The kids sang us songs and demonstrated their cadet drill. On the walls were newspaper cuttings of ‘Euro 2004’, with a ubiquitous Beckham poster. Of the 300 students (ranging in age from 5 — 15) almost half walked the three kilometres back and forth from the the nearby Palong village every day. Their parents spend their days tending small plots loaned to them by the government and sell some of the produce at a market in the valley, from where it finds its way to Fang and other nearby towns.

Meanwhile a handful of the kids’ grandmothers loitered menacingly outside the school desperate to sell us handmade jewellery. Even up here in the mountains some things never change, and for a minute there I thought I was in Chiang Mai’s night market. “Haaarshhip (50) Baht” one muttered with a hint of intoxication as she pressed a handful of cheap silver bangles into my chest. She struck a macabre image with her toothless mouth blood red from betel nut. As the only foreigner on the trip I remained her focus, and she relented only briefly to spit out a gobfull of red saliva. The effects of tourism here were obvious.

We moved on to wander among their weather beaten bamboo longhouses scattered among the mud. Piglets, dogs and chickens trotted about aimlessly, but it was the incredible views of the Fang valley that kept distracting us all. Visiting these villages creates somewhat of a human zoo, and even my Thai colleagues from the city seemed fascinated by this completely unfamiliar ethnic group. However, the locals seemed unperturbed, even welcoming of the ever increasing number of outsiders that had found their way up here.

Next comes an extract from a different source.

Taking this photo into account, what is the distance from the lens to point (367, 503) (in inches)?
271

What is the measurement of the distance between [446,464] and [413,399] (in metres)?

In all there are four different hilltribes settled on Doi Angkhang, including the Lahu, Palong, Thai Yai (Shan) and Jin Haw, and each have a unique dress and customs. The Jin haw (galloping Chinese), for instance, migrated from China during the cultural revolution and originally came as maruding horseman. The Palong, whose village abuts the border army post, are a rare minority group whose numbers in Thailand are less than 2000. They arrived as recently as 1984 as refugees from Myanmar and were quickly settled, perhaps to provide a buffer against further arrivals.

These villages are the lucky ones, for this area has been the showcase of the King’s Project and they have experienced few of the delays and hurdles that others have encountered in receiving full rights and recognition as Thai citizens.

Down in the Angkhang valley is the Royal Project centre which is a visitor’s locus point and final destination along this rollercoaster road. At the headquarters there are several hectares of magnificent gardens that roll off the mountainside with a colourful arrangment of rhodedendrons and azaleas as well as an ‘English Rose’ garden. The fresh mountain climate and orderly gardens is more reminiscent of Europe and there is a terrace restaurant catering to visitors.

Down in the valley you can also visit the green houses and orchids of the project, a veritable salad bowl of produce tended by employees from the nearby villages. These vegetables and fruits — which include peaches, persimmons, strawberries and kiwi fruit — are sold nationwide under the brand Doi Kham. There is also a magnificent nursery and sculptured arrangement of domestic plants and shrubs, housed under an enormous greenhouse. Also in the valley is a village with a few handicraft vendors and a modest guesthouse. Spending a night or two up here in the fresh cool air, away from the tourist development seen elsewhere in and around Chiang Mai is rewarding. The area is accessible year round with good roads and fantastic scenery.

It seems so strange that a day earlier we had been in bustling Chiang Mai. Even the trekking routes are no longer considered adventurous and remote. But out here on Doi Angkhang, where Thailand’s tourist laden attractions come to an end, you can really feel like you are gazing out into the an uninhabited and untouched wilderness.